> **WRITTEN EXERCISE**: Please copy every item below word for word, keeping each line break and mark in place.

━━━ THE DATA ━━━

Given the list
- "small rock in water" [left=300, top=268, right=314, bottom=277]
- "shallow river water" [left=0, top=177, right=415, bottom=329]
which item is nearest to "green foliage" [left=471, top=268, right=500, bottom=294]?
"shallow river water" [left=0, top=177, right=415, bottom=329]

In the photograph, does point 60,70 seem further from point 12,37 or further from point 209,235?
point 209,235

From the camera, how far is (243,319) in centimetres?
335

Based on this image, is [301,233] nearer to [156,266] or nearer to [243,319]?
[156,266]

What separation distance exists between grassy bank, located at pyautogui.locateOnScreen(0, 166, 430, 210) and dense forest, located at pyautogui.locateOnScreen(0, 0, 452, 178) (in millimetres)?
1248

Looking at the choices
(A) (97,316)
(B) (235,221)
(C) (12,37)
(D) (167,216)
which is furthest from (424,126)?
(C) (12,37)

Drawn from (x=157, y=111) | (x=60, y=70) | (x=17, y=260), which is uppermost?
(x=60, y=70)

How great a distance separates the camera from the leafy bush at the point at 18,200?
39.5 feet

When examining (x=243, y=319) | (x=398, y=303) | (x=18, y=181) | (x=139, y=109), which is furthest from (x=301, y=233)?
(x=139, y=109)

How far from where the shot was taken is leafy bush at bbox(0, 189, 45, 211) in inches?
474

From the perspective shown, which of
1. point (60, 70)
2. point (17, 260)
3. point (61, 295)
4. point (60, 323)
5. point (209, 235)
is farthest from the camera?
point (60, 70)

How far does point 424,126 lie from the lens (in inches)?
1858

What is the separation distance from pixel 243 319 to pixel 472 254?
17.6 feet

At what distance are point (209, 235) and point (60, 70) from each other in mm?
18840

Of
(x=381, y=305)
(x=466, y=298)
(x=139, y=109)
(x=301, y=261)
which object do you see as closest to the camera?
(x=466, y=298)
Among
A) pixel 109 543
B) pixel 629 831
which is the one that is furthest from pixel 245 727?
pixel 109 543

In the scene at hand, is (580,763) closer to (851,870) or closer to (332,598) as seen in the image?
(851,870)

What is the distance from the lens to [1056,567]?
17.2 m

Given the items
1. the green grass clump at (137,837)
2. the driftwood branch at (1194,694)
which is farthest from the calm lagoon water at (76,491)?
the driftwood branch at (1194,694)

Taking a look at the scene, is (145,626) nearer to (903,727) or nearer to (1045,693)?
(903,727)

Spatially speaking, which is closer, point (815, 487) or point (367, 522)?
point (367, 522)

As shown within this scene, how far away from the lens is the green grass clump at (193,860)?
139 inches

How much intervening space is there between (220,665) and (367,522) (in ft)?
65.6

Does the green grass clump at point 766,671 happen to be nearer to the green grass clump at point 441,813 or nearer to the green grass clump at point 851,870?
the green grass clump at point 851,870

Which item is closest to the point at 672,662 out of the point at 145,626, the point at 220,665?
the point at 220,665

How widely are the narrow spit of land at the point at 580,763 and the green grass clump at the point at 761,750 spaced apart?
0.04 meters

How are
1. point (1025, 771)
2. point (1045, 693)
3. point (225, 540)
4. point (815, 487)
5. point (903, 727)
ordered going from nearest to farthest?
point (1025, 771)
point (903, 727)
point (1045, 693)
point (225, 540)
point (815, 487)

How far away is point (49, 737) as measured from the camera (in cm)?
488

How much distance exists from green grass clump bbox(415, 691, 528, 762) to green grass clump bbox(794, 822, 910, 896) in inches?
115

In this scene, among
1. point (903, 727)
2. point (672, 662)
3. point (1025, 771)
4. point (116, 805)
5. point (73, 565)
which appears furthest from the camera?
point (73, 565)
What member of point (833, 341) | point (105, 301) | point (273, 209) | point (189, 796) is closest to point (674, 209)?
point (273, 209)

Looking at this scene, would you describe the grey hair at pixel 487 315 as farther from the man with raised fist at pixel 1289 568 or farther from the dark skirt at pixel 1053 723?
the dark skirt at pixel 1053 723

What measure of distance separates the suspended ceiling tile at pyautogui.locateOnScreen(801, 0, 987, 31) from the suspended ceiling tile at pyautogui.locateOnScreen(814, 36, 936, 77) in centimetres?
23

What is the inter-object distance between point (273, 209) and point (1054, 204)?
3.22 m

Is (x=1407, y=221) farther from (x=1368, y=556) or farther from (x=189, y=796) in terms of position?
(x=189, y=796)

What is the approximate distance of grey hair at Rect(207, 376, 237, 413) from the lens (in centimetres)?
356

━━━

> **OUTPUT**:
Given the list
- "small rock in water" [left=300, top=268, right=314, bottom=277]
- "shallow river water" [left=0, top=177, right=415, bottom=329]
which item is nearest to "green foliage" [left=471, top=268, right=500, bottom=294]?
"shallow river water" [left=0, top=177, right=415, bottom=329]

In the photograph, does point 60,70 seem further from point 12,37 or further from point 209,235?
point 209,235

From the camera, how far is (243,319) in centimetres?
335

Based on this image, is [301,233] nearer to [156,266] or nearer to [243,319]?
[156,266]

What separation distance exists between grassy bank, located at pyautogui.locateOnScreen(0, 166, 430, 210) and dense forest, located at pyautogui.locateOnScreen(0, 0, 452, 178) (in millimetres)?
1248

Looking at the choices
(A) (97,316)
(B) (235,221)
(C) (12,37)
(D) (167,216)
which is furthest from (424,126)?
(C) (12,37)

Drawn from (x=157, y=111) | (x=60, y=70) | (x=17, y=260), which is uppermost?
(x=60, y=70)

How great a distance separates the camera from the leafy bush at the point at 18,200?
39.5 feet

When examining (x=243, y=319) | (x=398, y=303) | (x=18, y=181) | (x=139, y=109), which is furthest from (x=301, y=233)?
(x=139, y=109)

How far from where the shot was taken is leafy bush at bbox(0, 189, 45, 211) in inches?
474

From the perspective shown, which of
1. point (60, 70)
2. point (17, 260)
3. point (61, 295)
4. point (60, 323)
5. point (209, 235)
is farthest from the camera?
point (60, 70)

How far does point 424,126 lie from the lens (in inches)?
1858

What is the separation distance from pixel 243 319 to pixel 472 254?
17.6 feet

At what distance are point (209, 235) and point (60, 70) from each other in mm?
18840

Of
(x=381, y=305)
(x=466, y=298)
(x=139, y=109)
(x=301, y=261)
which object do you see as closest to the camera?
(x=466, y=298)
Among
A) pixel 109 543
B) pixel 629 831
which is the one that is furthest from pixel 245 727?
pixel 109 543

In the scene at hand, is (580,763) closer to (851,870) or closer to (332,598) as seen in the image?
(851,870)

What is the distance from the lens to [1056,567]?
17.2 m

Given the items
1. the green grass clump at (137,837)
2. the driftwood branch at (1194,694)
which is farthest from the calm lagoon water at (76,491)?
the driftwood branch at (1194,694)

Taking a look at the scene, is (145,626) nearer to (903,727) or nearer to (1045,693)?
(903,727)

Spatially speaking, which is closer, point (815, 487) or point (367, 522)?
point (367, 522)

As shown within this scene, how far away from the lens is the green grass clump at (193,860)?
139 inches

How much intervening space is there between (220,665) and (367,522) (in ft)?
65.6

Does the green grass clump at point 766,671 happen to be nearer to the green grass clump at point 441,813 or nearer to the green grass clump at point 851,870?
the green grass clump at point 851,870

Which item is closest to the point at 672,662 out of the point at 145,626, the point at 220,665?
the point at 220,665

How widely are the narrow spit of land at the point at 580,763 and the green grass clump at the point at 761,750 spaced apart?
0.04 meters

How are
1. point (1025, 771)
2. point (1045, 693)
3. point (225, 540)
4. point (815, 487)
5. point (903, 727)
ordered going from nearest to farthest?
point (1025, 771)
point (903, 727)
point (1045, 693)
point (225, 540)
point (815, 487)

How far away is point (49, 737) as measured from the camera (in cm)?
488

How much distance exists from green grass clump bbox(415, 691, 528, 762) to green grass clump bbox(794, 822, 910, 896) in inches?
115

In this scene, among
1. point (903, 727)
2. point (672, 662)
3. point (1025, 771)
4. point (116, 805)
5. point (73, 565)
which appears furthest from the camera?
point (73, 565)
What member of point (833, 341) | point (105, 301) | point (273, 209) | point (189, 796) is closest to point (674, 209)?
point (273, 209)

Looking at this scene, would you describe the grey hair at pixel 487 315 as farther from the man with raised fist at pixel 1289 568 or farther from the dark skirt at pixel 1053 723?
the dark skirt at pixel 1053 723

What measure of distance separates the suspended ceiling tile at pyautogui.locateOnScreen(801, 0, 987, 31) from the suspended ceiling tile at pyautogui.locateOnScreen(814, 36, 936, 77) in centimetres?
23

What is the inter-object distance between point (273, 209) and point (1054, 204)?
3.22 m

Is (x=1407, y=221) farther from (x=1368, y=556) or farther from (x=189, y=796) in terms of position?
(x=189, y=796)

What is the approximate distance of grey hair at Rect(207, 376, 237, 413) from the lens (in centimetres)?
356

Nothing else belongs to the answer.